A number of Australian leaders expressed sadness when they learnt of Acton's death, including Prime Minister of Australia Tony Abbott, Minister for Agriculture Barnaby Joyce and Premier of Queensland Campbell Newman who all paid tribute to Acton's contribution to the Australian beef industry.

Acton's funeral was held at his Paradise Lagoons Campdraft Complex.

==Legacy==
Following Acton's death, a 1200-metre horse race at a race meeting in Middlemount was named the Graeme Acton Memorial Benchmark 55.

A program called Graeme Acton Beef Connections was launched at Rockhampton's triennial Beef Australia exhibition in 2015. The program was developed to mentor and provide training opportunities for young beef producers. It was named in Acton's honour due to his reputation of providing support and mentorship of young people entering the industry.

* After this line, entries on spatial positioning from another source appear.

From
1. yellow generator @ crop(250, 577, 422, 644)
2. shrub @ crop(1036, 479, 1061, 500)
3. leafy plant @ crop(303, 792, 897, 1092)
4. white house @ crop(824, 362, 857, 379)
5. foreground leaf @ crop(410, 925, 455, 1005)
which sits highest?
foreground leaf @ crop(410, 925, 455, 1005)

A hand-woven tapestry portrait of Acton was unveiled at the Rockhampton Art Gallery while the Beef Australia exhibition was being held in the city in 2015. Friends of Acton had the portrait commissioned from the Australian Tapestry Workshop. Former Governor of Queensland, Penelope Wensley AC addressed the guests at the unveiling and said that the portrait captured both the spirit of the country and of Acton himself.

Rockhampton's Central Queensland University posthumously made Acton an Honorary Doctor of the University in 2015, to recognise his role as an ambassador for the Central Queensland region and for the Australian cattle industry in general.

During the 2015 Paradise Lagoons Campdraft, a bronze bust of Graeme Acton at the venue was unveiled by Prime Minister Tony Abbott.